Format the data below as a two-column CSV with the header row text,answer, giving each text its own row beside its answer, with every field in double quotes and line breaks replaced by spaces. Omit the pictures.

>>>>>

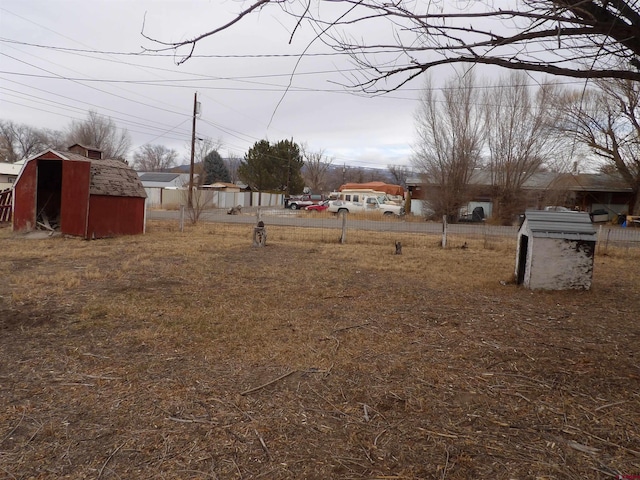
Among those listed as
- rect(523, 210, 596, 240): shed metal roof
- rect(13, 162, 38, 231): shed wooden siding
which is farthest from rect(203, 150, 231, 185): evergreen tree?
rect(523, 210, 596, 240): shed metal roof

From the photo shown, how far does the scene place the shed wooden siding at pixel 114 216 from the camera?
45.1 feet

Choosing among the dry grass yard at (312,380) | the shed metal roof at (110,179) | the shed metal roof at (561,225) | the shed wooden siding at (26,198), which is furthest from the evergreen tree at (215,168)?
the shed metal roof at (561,225)

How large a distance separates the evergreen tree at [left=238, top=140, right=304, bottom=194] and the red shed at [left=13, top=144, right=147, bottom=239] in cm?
3971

<<<<<

*Finished task:*
text,answer
"Among those listed as - rect(523, 210, 596, 240): shed metal roof - rect(13, 162, 38, 231): shed wooden siding which is farthest from rect(203, 150, 231, 185): evergreen tree?","rect(523, 210, 596, 240): shed metal roof"
"From the photo shown, how far does the scene place the shed wooden siding at pixel 114 216 from the camera?","45.1 feet"
"Choosing among the dry grass yard at (312,380) | the shed metal roof at (110,179) | the shed metal roof at (561,225) | the shed wooden siding at (26,198), which is furthest from the evergreen tree at (215,168)?","the shed metal roof at (561,225)"
"How large a distance separates the evergreen tree at [left=238, top=140, right=304, bottom=194] and the red shed at [left=13, top=144, right=147, bottom=239] in cm?","3971"